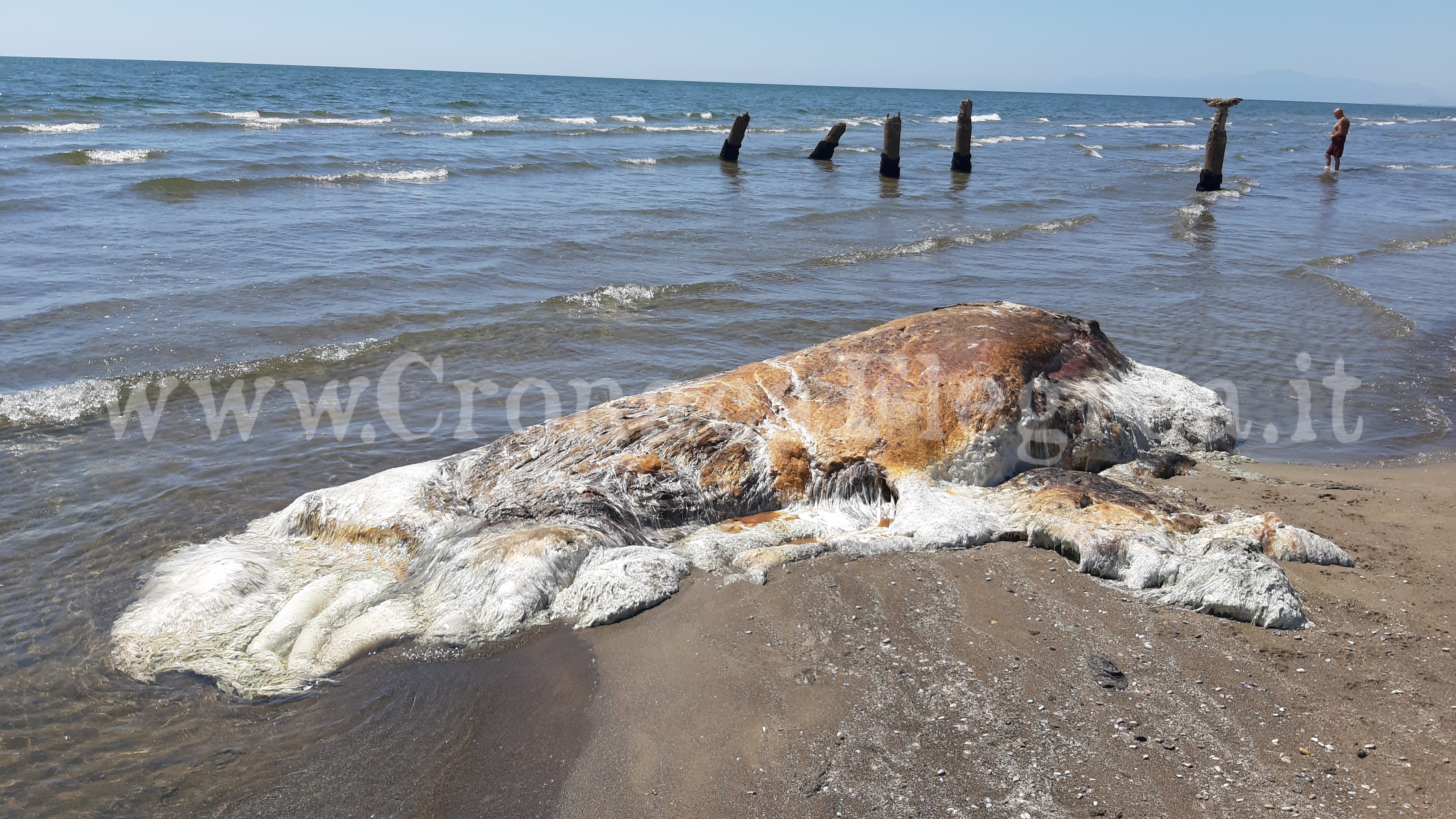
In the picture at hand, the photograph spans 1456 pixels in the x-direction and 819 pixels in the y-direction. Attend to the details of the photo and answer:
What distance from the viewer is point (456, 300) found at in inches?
370

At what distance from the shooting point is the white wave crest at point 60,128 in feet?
77.3

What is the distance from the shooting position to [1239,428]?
6.24 metres

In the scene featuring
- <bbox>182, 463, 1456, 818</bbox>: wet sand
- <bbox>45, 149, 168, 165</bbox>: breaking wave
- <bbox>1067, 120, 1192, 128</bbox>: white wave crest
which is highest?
<bbox>1067, 120, 1192, 128</bbox>: white wave crest

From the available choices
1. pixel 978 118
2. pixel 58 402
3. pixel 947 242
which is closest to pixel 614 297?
pixel 58 402

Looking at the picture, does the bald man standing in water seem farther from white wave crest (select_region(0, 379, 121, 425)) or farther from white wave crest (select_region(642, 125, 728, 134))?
white wave crest (select_region(0, 379, 121, 425))

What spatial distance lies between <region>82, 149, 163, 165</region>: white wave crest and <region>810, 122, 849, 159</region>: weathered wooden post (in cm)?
1629

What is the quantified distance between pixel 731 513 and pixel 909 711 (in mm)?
1593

VEREISTEN
Kun je de gegevens bijwerken vanaf het begin tot en met de regel met "6.24 metres", waarbij je "picture" vervangt door "image" en verder alles ongewijzigd laat? Laat de afbeeldingen weg uit je antwoord.

OPLOSSING HIERONDER
In the image at hand, the photograph spans 1456 pixels in the x-direction and 819 pixels in the y-direction. Attend to the details of the photo and answer:
What distance from the viewer is point (456, 300) found at in inches?
370

At what distance from the shooting point is the white wave crest at point 60,128 in feet?
77.3

What is the distance from the shooting position to [1239,428]?
6.24 metres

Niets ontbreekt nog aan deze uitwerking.